Scraped caption text data:
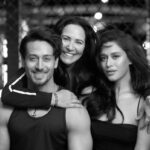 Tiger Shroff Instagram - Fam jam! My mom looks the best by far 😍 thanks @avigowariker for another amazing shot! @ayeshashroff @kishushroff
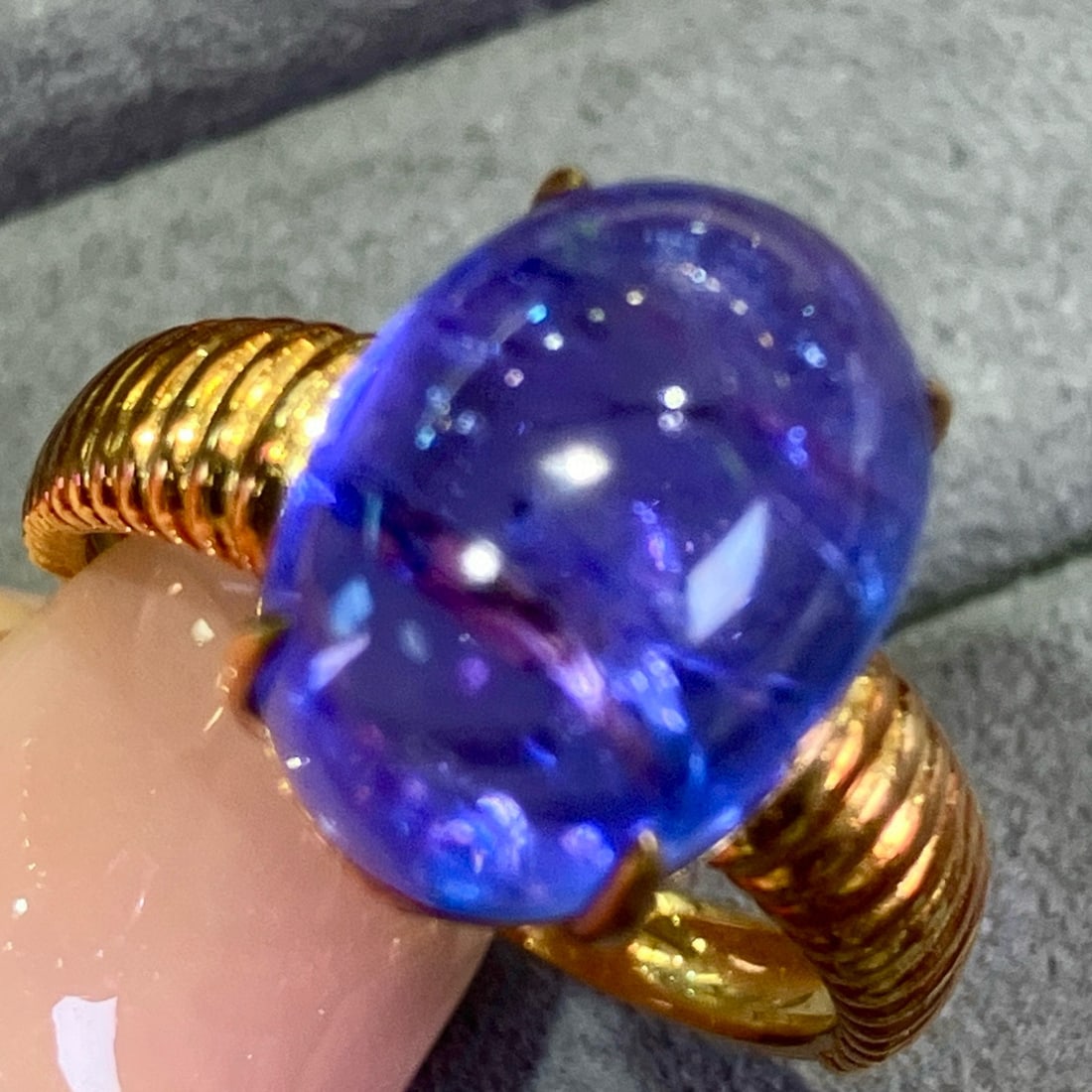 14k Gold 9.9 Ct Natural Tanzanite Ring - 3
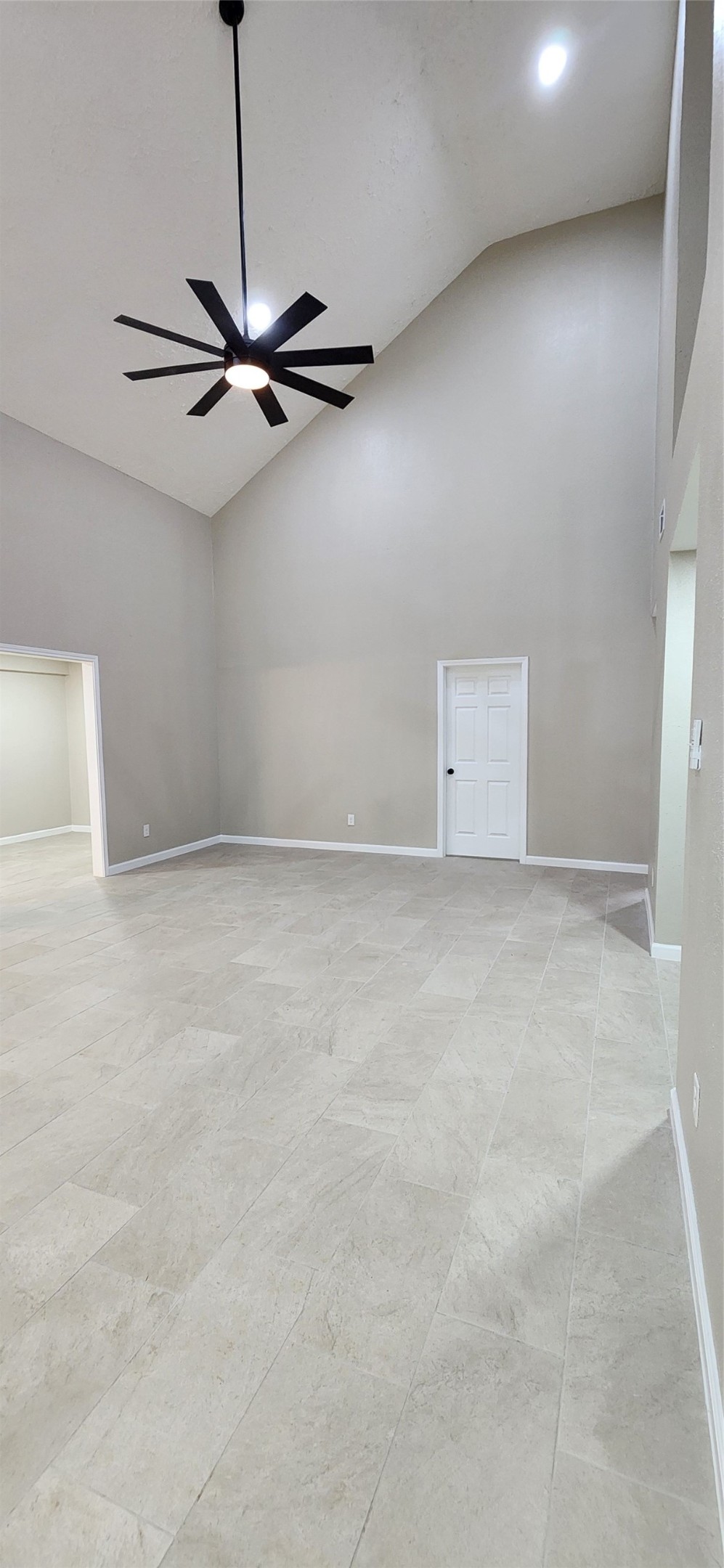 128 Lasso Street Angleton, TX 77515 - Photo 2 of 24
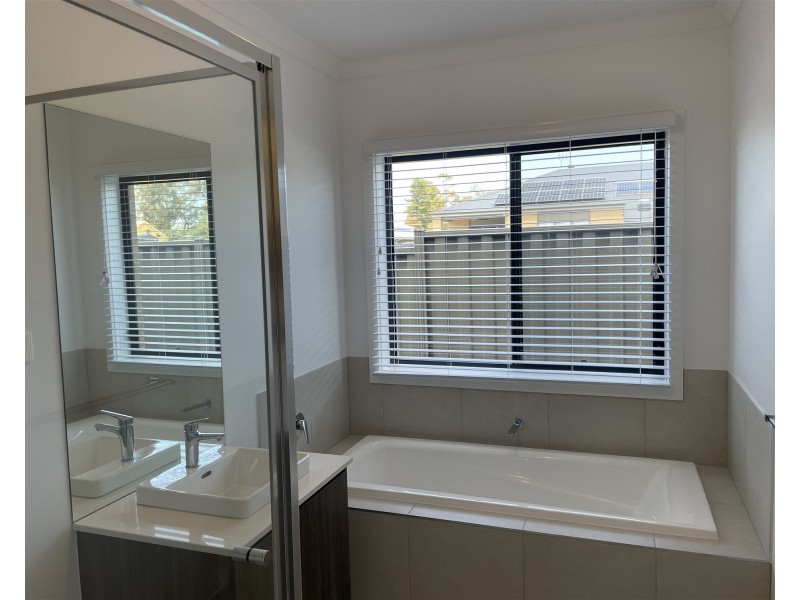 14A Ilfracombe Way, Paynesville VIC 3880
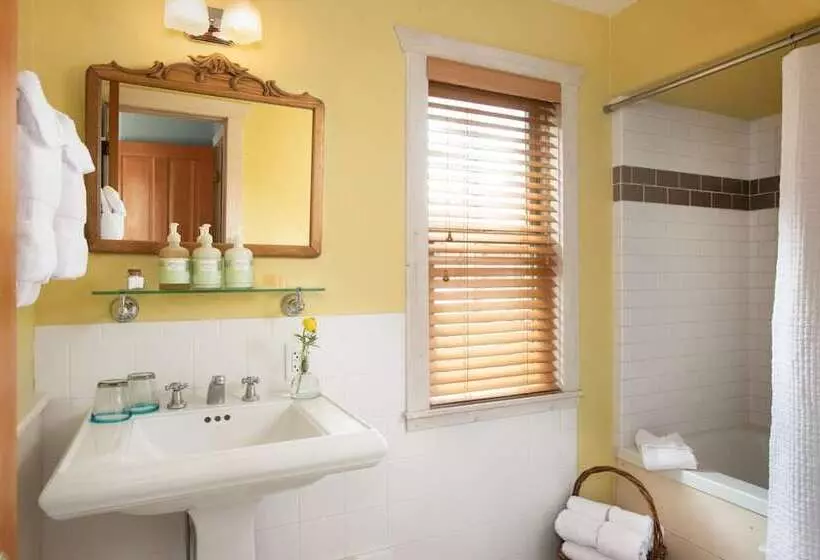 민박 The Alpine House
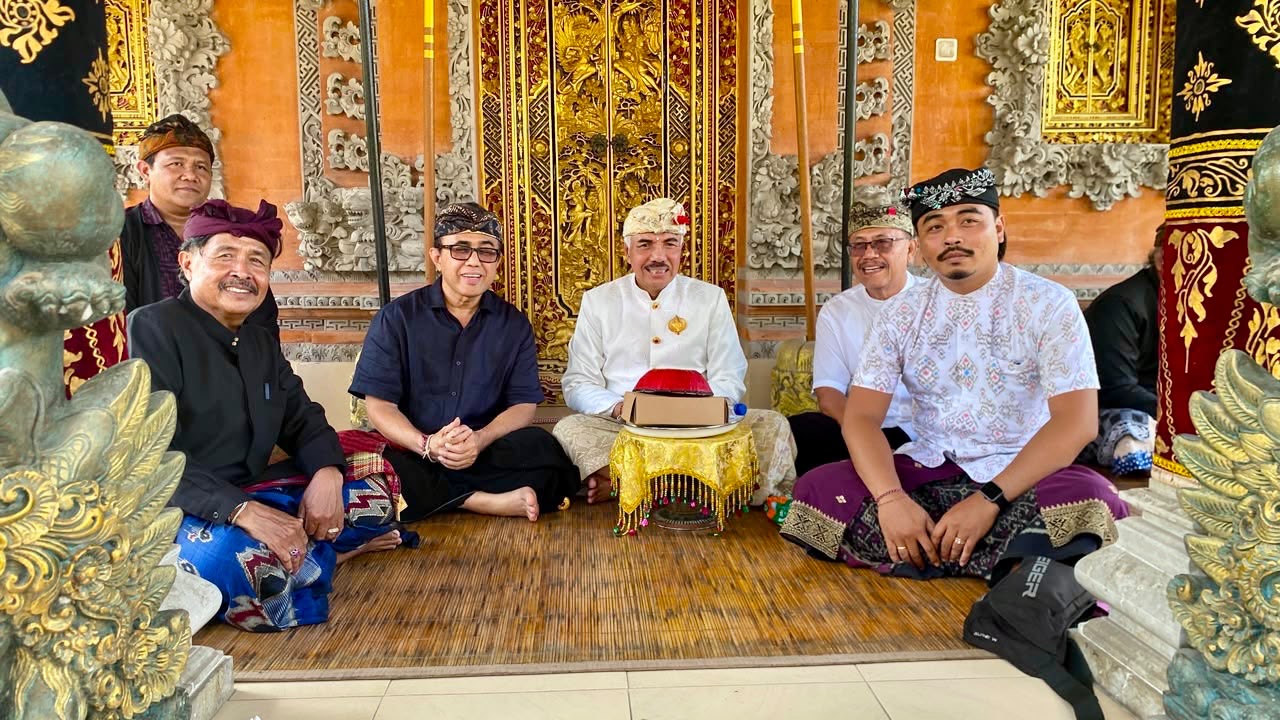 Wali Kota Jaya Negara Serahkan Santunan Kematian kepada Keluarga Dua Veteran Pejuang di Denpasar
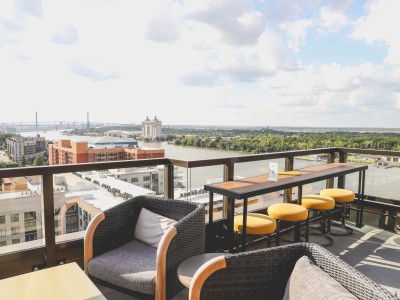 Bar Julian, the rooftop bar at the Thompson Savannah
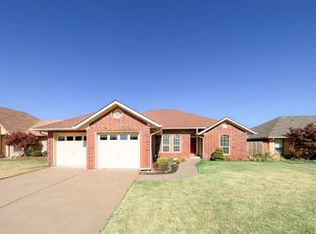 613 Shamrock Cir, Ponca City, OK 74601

■ **EXERCISE PROMPT**: Rewrite all of the lines above, substituting "Avenue" for "Street" and leaving everything else unchanged. Omit the pictures from your answer.

■ **RESULT OF THIS TASK**:
 Tiger Shroff Instagram - Fam jam! My mom looks the best by far 😍 thanks @avigowariker for another amazing shot! @ayeshashroff @kishushroff
 14k Gold 9.9 Ct Natural Tanzanite Ring - 3
 128 Lasso Avenue Angleton, TX 77515 - Photo 2 of 24
 14A Ilfracombe Way, Paynesville VIC 3880
 민박 The Alpine House
 Wali Kota Jaya Negara Serahkan Santunan Kematian kepada Keluarga Dua Veteran Pejuang di Denpasar
 Bar Julian, the rooftop bar at the Thompson Savannah
 613 Shamrock Cir, Ponca City, OK 74601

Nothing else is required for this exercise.